Valdes v. State

Decision Date09 September 1993
Docket NumberNo. 76569,76569
Citation626 So.2d 1316
Parties18 Fla. L. Weekly S481 Frank VALDES, Appellant, v. STATE of Florida, Appellee.
CourtFlorida Supreme Court

Joseph S. Karp, West Palm Beach, for appellant.

Robert A. Butterworth, Atty. Gen. and Celia A. Terenzio, Asst. Atty. Gen., West Palm Beach, for appellee.

PER CURIAM.

Frank Valdes appeals his convictions of first-degree murder and numerous lesser offenses and his sentence of death. We have jurisdiction under article V, section 3(b)(1) of the Florida Constitution.

Around 1:30 p.m. on June 24, 1987, Officers Turner and Griffis transported James O'Brien, a state prison inmate, to a dermatologist's office for an examination. After Griffis pulled the prison van into the parking lot near the doctor's office, William Van Poyck came up to the van and aimed a pistol at Turner's head. Van Poyck ordered Turner to exit the van, and Frank Valdes went to the driver's side of the van to get Griffis. Van Poyck took Turner's gun and ordered him to get under the van. Griffis exited the van and was forced to the back of the vehicle, where he was shot three times, once in the head and twice in the chest. Turner could not tell whether Van Poyck or Valdes actually pulled the trigger. After Griffis was shot, Turner was forced to get up from under the van and look for the keys. When the search proved unsuccessful, Valdes fired several shots at a padlock on the van in an attempt to free O'Brien. One of the shots ricocheted off the van and struck Turner, causing him minor injuries. Van Poyck then pointed his gun at Turner's head, said "you're a dead man," and pulled the trigger, but the gun did not fire. Turner fled the scene when Van Poyck turned his attention to Valdes, who was smashing one of the van's windows.

Van Poyck and Valdes then ran to their Cadillac, which was parked in an adjacent parking lot. As they headed toward their car, Van Poyck used the butt of his gun to shatter the windshield of another car that had pulled up to the scene. Valdes and Van Poyck then got into the Cadillac, Valdes driving, and sped from the parking lot. The West Palm Beach Police Department responded shortly thereafter to a call from witnesses at the doctor's office. During the subsequent chase Van Poyck leaned out the car window and fired numerous shots at the police cars in pursuit, hitting four of them.

Valdes eventually lost control of the car and crashed into a tree. Van Poyck was tried first, found guilty of numerous offenses and sentenced to death. His convictions and sentences were affirmed on direct appeal. Van Poyck v. State, 564 So.2d 1066 (Fla.1990), cert. denied, 499 U.S. 932, 111 S.Ct. 1339, 113 L.Ed.2d 270 (1991).

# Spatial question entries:
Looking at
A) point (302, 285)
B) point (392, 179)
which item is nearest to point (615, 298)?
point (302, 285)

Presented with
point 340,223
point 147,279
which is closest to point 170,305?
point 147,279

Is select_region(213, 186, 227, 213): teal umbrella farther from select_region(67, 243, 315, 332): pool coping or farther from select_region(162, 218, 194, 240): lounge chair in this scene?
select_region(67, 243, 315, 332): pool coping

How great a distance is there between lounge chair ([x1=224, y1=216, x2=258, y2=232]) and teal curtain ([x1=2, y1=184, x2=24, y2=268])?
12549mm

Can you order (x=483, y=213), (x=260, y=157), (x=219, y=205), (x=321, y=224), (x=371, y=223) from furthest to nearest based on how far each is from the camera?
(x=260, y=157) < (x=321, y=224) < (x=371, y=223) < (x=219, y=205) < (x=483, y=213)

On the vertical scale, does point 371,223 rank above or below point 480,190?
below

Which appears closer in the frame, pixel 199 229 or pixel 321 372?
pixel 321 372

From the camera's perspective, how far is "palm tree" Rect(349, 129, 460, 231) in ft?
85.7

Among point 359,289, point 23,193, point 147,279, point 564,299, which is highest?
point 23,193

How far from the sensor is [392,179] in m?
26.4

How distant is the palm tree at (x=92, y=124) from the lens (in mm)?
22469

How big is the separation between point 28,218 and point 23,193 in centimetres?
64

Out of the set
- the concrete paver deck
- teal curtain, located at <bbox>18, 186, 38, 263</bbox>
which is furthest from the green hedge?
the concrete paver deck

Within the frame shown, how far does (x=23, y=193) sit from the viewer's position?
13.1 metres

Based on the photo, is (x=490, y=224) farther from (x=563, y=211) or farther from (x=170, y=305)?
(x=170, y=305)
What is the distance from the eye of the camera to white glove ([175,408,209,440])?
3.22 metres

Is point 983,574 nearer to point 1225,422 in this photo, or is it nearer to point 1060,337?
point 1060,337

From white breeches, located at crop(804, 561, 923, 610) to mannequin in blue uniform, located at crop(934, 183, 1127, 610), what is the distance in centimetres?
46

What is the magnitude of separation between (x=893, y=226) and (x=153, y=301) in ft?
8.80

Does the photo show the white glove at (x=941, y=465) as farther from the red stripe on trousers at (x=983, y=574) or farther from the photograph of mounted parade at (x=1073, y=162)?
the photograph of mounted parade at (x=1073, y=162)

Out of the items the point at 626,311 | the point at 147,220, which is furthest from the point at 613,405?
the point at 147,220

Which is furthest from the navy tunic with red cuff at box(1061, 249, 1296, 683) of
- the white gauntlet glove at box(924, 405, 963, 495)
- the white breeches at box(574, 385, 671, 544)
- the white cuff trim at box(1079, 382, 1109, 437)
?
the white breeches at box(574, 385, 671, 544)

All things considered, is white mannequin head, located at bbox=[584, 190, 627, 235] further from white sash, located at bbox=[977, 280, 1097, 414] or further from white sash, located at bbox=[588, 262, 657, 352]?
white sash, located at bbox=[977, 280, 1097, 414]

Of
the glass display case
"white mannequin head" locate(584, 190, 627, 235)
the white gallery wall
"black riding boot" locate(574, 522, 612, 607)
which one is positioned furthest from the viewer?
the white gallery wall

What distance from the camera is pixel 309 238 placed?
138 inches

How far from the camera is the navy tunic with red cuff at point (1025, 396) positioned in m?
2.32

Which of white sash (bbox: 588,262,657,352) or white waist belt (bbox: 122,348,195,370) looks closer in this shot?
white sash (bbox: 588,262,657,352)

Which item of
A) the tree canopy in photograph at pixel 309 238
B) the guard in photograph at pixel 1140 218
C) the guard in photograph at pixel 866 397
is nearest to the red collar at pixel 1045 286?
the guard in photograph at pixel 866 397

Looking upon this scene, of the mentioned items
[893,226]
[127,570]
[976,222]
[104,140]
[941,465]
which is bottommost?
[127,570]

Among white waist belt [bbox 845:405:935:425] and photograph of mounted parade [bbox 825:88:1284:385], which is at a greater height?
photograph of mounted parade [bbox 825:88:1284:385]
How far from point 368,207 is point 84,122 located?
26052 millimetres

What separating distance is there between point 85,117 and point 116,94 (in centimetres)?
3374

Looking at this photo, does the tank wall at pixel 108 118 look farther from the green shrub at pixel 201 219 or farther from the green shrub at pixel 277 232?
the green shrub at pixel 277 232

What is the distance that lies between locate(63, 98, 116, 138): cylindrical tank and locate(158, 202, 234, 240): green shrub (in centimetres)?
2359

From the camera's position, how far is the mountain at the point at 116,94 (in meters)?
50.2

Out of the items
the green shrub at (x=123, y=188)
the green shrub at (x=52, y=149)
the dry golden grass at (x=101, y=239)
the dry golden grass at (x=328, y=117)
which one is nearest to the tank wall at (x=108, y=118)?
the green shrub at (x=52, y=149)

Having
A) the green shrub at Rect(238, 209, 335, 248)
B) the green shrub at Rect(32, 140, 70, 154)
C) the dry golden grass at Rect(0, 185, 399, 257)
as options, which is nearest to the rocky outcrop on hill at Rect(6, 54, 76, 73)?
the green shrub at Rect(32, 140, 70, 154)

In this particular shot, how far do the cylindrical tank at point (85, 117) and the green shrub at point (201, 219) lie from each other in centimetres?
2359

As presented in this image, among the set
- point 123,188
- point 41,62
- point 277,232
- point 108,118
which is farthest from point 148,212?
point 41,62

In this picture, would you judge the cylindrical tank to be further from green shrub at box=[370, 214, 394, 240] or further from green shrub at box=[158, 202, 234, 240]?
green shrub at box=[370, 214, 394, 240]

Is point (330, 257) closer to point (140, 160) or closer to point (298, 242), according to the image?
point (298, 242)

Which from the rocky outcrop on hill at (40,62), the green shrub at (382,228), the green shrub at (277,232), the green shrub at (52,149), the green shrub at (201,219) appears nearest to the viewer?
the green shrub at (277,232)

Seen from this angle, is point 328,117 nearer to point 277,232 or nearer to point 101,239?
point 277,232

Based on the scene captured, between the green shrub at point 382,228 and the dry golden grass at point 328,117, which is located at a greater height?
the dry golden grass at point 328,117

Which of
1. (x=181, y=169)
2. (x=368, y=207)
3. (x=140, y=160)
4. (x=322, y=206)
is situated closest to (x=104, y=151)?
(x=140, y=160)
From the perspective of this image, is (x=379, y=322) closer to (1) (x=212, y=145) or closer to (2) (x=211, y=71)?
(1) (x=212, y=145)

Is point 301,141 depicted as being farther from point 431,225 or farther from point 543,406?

# Objectives:
1. Set down the Valdes v. State opinion word for word, from "Valdes v. State" down to "Beach, for appellant.".
2. Does each statement agree with the Valdes v. State opinion? Answer yes or no for each, quoting the words of the opinion that decide it.
(a) Griffis was shot three times.
(b) Van Poyck drove the Cadillac away from the parking lot.
(c) Turner could tell which man fired the shots at Griffis.
3. Can you extend the Valdes v. State opinion, starting right after its last sentence?
These lines have no connection to the court opinion.

# Answers given:
1.
Valdes v. State

Decision Date09 September 1993
Docket NumberNo. 76569,76569
Citation626 So.2d 1316
Parties18 Fla. L. Weekly S481 Frank VALDES, Appellant, v. STATE of Florida, Appellee.
CourtFlorida Supreme Court

Joseph S. Karp, West Palm Beach, for appellant.

2.
(a) Yes: "he was shot three times, once in the head and twice in the chest."
(b) No: "Valdes and Van Poyck then got into the Cadillac, Valdes driving, and sped from the parking lot."
(c) No: "Turner could not tell whether Van Poyck or Valdes actually pulled the trigger."

3.
Valdes was found guilty of first-degree murder, armed robbery, seven counts of attempted first-degree murder, aggravated assault, and aiding in an attempted escape. The jury recommended a sentence of death by a vote of eight to four, and the trial court followed this recommendation.

Valdes' first argument on appeal relates to his motion to dismiss trial counsel. If a defendant alleges that his counsel is incompetent and requests that counsel be discharged, the trial court must "make a sufficient inquiry of the defendant and his appointed counsel to determine whether or not there is reasonable cause to believe that the court appointed counsel is not rendering effective assistance to the defendant." Hardwick v. State, 521 So.2d 1071, 1074 (Fla.) (quoting Nelson v. State, 274 So.2d 256, 259 (Fla. 4th DCA 1973)), cert. denied, 488 U.S. 871, 109 S.Ct. 185, 102 L.Ed.2d 154 (1988). Valdes argues that the trial court here failed to conduct a proper inquiry into the effectiveness of Valdes' counsel and erred in denying Valdes' motion to dismiss his attorneys.

Craig Boudreau and Fredrick Susaneck were appointed to represent Valdes in August 1989. Trouble started in March 1990, when Valdes had an outburst at a hearing, said Boudreau was too busy with another case to pay attention to this one, and stated he did not recognize Boudreau as his attorney. In May, just days before trial was scheduled to begin, Valdes filed a written motion to dismiss counsel, stating that they had a long-standing conflict with him over the appropriate defense and that they were not adequately prepared for trial. He also asserted that they had threatened him and hit him during a meeting at the jail. Valdes noted that he had filed criminal charges against his attorneys and was considering pursuing a civil complaint and a complaint with the American Bar Association. The court reserved ruling on this motion and asked for affidavits from the attorneys in response to the allegations. These affidavits reflect that both attorneys denied the alleged violence or even having a heated discussion on the day of the alleged battery.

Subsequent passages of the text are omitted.